To many it seems like the Flames are as far away from the playoffs as they have been since the seven-year stretch started way back in 1997. But every new season comes with renewed hope, and rightfully so. Last year Tampa Bay and Anaheim both had 69 points, Minnesota had 73 and the year before the Islanders made the playoffs they had 52 points. Every year several teams rise out of the ashes to make it into the playoffs but in order for Calgary to do so, they need to accomplish five objectives:

  1. Have a young player step up Just once, it would be nice for the Flames to have a rookie step into their lineup and be a contributor to the club's top two lines. Teams around the league consistently have a player come up through their system and make an impact every year: St. Louis (Eric Boguniecki), Florida (Olli Jokinen), Detroit (Henrik Zetterberg) and Chicago (Tyler Arnason) to name a few. The Flames haven't had such a thing since Derek Morris in 1997-98. The pressure is on Chuck Kobasew to produce next season. It would also be a nice bonus if Eric Nystrom could step in and make an impact on the third line.
  2. Jarome Iginla Say what you will about the Flames being a one line, or one player team but in order for them to be successful they need that one player dominating the game. When Iginla is playing hurt this team has no chance over the long haul, period. The almost comical lack of offence earlier this season confirmed it no Iginla equals no playoff hope. When Iginla's on his game, however, the Flames are a tough team to beat. He creates room for everybody which results in inflated point totals for both his linemates (McAmmond, Conroy, Lowry) as well as other lines (Gelinas, Drury).
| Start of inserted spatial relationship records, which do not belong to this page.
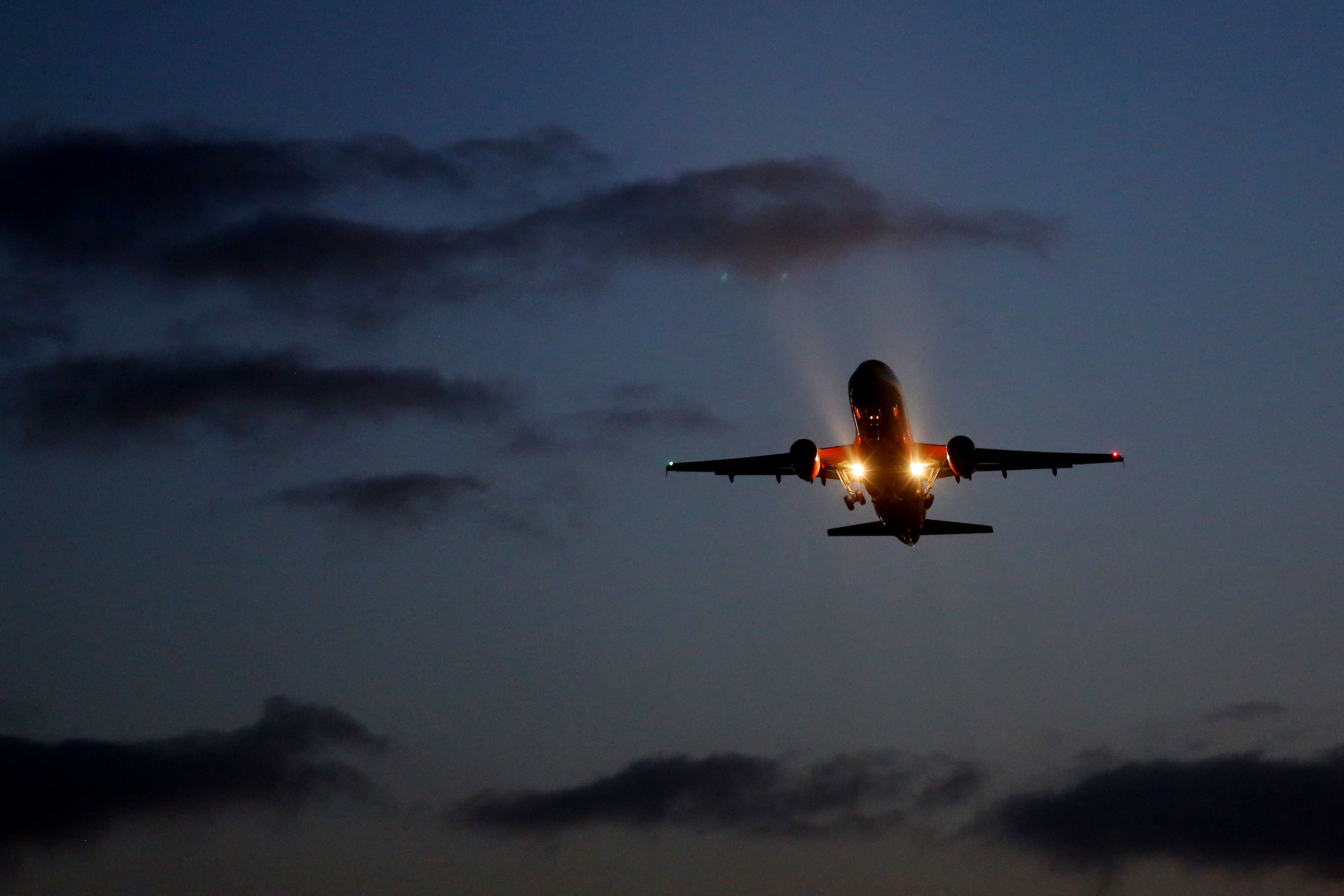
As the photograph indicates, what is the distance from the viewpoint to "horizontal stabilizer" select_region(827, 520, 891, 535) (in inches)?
4259

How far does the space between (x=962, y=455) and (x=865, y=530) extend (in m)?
6.72

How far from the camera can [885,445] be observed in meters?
102

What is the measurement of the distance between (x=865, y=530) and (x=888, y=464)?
22.1 feet

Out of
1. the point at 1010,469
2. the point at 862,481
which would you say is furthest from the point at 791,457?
the point at 1010,469

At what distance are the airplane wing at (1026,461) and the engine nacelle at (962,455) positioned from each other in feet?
4.82

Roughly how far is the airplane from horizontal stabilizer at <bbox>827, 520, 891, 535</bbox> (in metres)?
0.04

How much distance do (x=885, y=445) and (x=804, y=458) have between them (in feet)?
15.3

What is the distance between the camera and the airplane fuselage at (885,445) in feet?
334

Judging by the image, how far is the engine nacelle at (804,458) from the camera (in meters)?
105

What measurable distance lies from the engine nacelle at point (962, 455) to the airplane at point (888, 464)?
0.12 ft

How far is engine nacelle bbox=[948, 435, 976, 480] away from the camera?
106 metres

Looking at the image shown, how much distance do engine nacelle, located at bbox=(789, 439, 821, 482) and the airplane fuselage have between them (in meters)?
2.28

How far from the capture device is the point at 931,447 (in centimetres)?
10750

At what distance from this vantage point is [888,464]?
103062mm
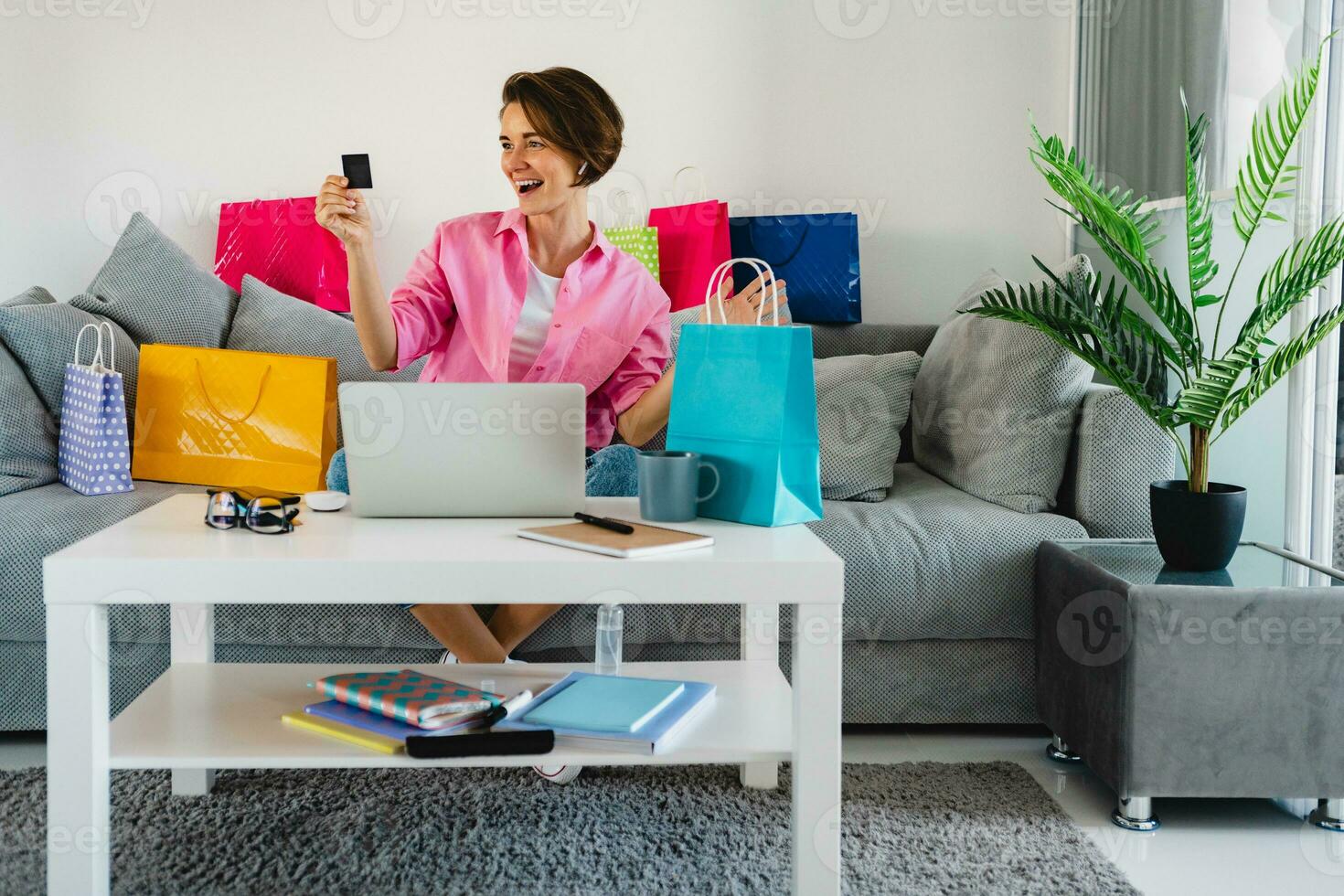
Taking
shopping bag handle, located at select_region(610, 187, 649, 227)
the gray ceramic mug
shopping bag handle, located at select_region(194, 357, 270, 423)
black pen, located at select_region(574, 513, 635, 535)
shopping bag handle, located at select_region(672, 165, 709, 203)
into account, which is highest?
shopping bag handle, located at select_region(672, 165, 709, 203)

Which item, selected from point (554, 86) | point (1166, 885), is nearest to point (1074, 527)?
point (1166, 885)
  3. Find more offensive balance If Iginla can score 50 goals, the rest of the lineup needs to take care of itself. St. Louis made the playoffs despite having a defensive record very similar to Calgary's. The reason why they did is because they have six 20-goal scorers (Demitra, Tkachuk, Mellanby, Stillman, Boguniecki and Drake) and a defenceman who netted 68 points. Calgary by comparison had only four players with more points than St. Louis' 12th-ranked point-getter (Martin Ruckinsky, 30pts). On the top end, the Flames do have three 20-goal scorers in Conroy, Drury and Gelinas along with Iginla's 35 goals. McAmmond will need to step up and score 20 goals again and as mentioned already Kobasew will need to score 20 with support players like Saprykin, Yelle and Lowry getting 10 to 15.
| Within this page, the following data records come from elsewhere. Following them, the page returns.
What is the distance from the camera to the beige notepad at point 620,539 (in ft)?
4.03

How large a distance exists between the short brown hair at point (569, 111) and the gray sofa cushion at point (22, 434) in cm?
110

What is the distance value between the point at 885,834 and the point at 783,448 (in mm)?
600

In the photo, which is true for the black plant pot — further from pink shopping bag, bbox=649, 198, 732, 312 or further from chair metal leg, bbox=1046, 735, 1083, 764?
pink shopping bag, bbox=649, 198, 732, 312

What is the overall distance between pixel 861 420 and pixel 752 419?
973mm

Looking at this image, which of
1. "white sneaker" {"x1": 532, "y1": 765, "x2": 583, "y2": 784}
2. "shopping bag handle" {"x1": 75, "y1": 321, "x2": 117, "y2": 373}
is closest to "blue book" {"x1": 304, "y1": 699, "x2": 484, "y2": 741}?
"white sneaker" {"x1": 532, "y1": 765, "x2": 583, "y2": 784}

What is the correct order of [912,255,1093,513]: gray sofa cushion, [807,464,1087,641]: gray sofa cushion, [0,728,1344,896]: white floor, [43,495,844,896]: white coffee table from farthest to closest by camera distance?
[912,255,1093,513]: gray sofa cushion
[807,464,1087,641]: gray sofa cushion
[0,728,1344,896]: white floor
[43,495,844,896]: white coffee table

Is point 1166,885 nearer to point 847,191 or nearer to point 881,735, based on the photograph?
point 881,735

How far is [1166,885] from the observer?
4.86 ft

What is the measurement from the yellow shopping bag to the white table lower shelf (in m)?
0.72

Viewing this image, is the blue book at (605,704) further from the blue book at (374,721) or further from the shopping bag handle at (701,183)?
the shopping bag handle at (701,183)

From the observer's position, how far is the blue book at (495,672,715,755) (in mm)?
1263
  4. More offence from the defence Continuing on the theme of offence, the Flames need more than 25 points from their top offensive defenceman. Derek Morris wasn't exactly the answer himself, as he only had 34 points in his final season as a Flame. Toni Lydman is a solid blueliner but he has likely topped out as a 30-point defenceman. What the Flames need to do this summer is take a risk on a player like Oleg Tverdovsky who at age 27 is still young and capable of bouncing back from a pair of disappointing seasons. With a glut of offensive defencemen in New Jersey plus a rash of injuries throughout the season he got lost on the Devils. However, he wouldn't cost much in the way of assets to acquire. Certainly, his $3.6 million salary is a concern but if he stepped in and contributed to the team's overall success it wouldn't be a problem. In 2001-02, Mike Vernon, Igor Kravchuk and Rob Niedermayer made a combined $7.2 million. Tverdovsky could certainly contribute more than those three and the Flames desperately need to bridge the gap until Leopold is ready.
  5. Goaltending Very simply, Roman Turek is capable of having a better season than he had in 2002-03. Statistically it was his worst season since joining the league in 1996. In 1999-2000 with St. Louis, Turek had a 1.95 goals-against average and a .912 save percentage. Clearly, if he can remain focused he's capable of achieving those numbers again. At $4-million-plus in salary, Turek is the man and it is solely up to him to solidify the goaltending position. As a back up, Jamie McLennan didn't do his job, either. At the start of the season people laughed and joked how it wouldn't be too hard for McLennan to top Vernon's two wins the previous year. Well, McLennan won on back-to-back nights in early November and didn't win again the rest of the way. Of course, the Flames averaged only 1.65 goals per game for him.